DPR : Il y a un grave problème de salles à Montréal. Nous avons déjà proposé une offre pour l'achat d'un immeuble, qui a malheureusement été rejetée, mais nous continuons à travailler en ce sens et nous ne désespérons pas d'arriver à nos fins. Il nous reste une étude de faisabilité qui est évidemment caduque, mais qui nous donne tout de même une certaine crédibilité en ce qui concerne le sérieux avec lequel nous poursuivons ce projet.

LSM : C'est une belle alliance que celle de ces trois organismes oeuvrant dans des secteurs de la musique qui sont apparemment bien différents, mais qui s'unissent pour un projet commun.

DL : C'est une belle alliance en effet, et elle mériterait bien aussi quelques encouragements... Autres que virtuels !

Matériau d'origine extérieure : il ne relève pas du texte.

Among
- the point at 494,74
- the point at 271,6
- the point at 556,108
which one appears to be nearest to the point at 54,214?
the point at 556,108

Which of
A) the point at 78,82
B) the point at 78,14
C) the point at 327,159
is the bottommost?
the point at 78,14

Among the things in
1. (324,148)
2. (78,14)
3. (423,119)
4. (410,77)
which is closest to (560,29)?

La saison 2004-2005 de PSM sera lancée le 20 octobre à Montréal, à la Sala Rossa, tout comme le disque de l'Ensemble SuperMusique. www.supermusique.qc.ca

 

Canevas « + »

Ensemble SuperMusique

Ambiances Magnétiques AM 124 CD (54 min 02 s)

**** $$$$

PSM mettait sur pied en 1998 l'Ensemble SuperMusique, un ensemble à géométrie variable capable de s'attaquer à des projets réclamant jusqu'à une dizaine de musiciens. Ce disque, le premier qui rend compte des efforts de l'ensemble, regroupe des extraits de cinq performances et offre une diversité d'approches qui offrira un bon tour d'horizon au néophyte en matière de musique actuelle, tandis que l'amateur confirmé y trouvera précisément ce qu'il apprécie, soit de la continuité dans l'hétérogénéité. L'improvisation libre en duo, en trio ou en ensemble y côtoie la musique populaire revisitée (des chansons de Mary Travers, dite La Bolduc !) ou la musique contemporaine écrite (on a ici les premiers enregistrements disponibles sur disque de la musique de Marie Pelletier). Les oeuvres s'enchaînent au fil d'un montage astucieux variant les textures en mêlant les époques et les configurations de l'ensemble, qui compte quelques-un(e)s des meilleur(e)s artistes du genre (en autres : Jean Derome, Lori Freedman, Jacques Drouin, Lee Pui Ming, et le trio fondateur de PSM). Le résultat est une suite impressionnante et une belle tentative de description de ce qu'est la « musique actuelle » aujourd'hui.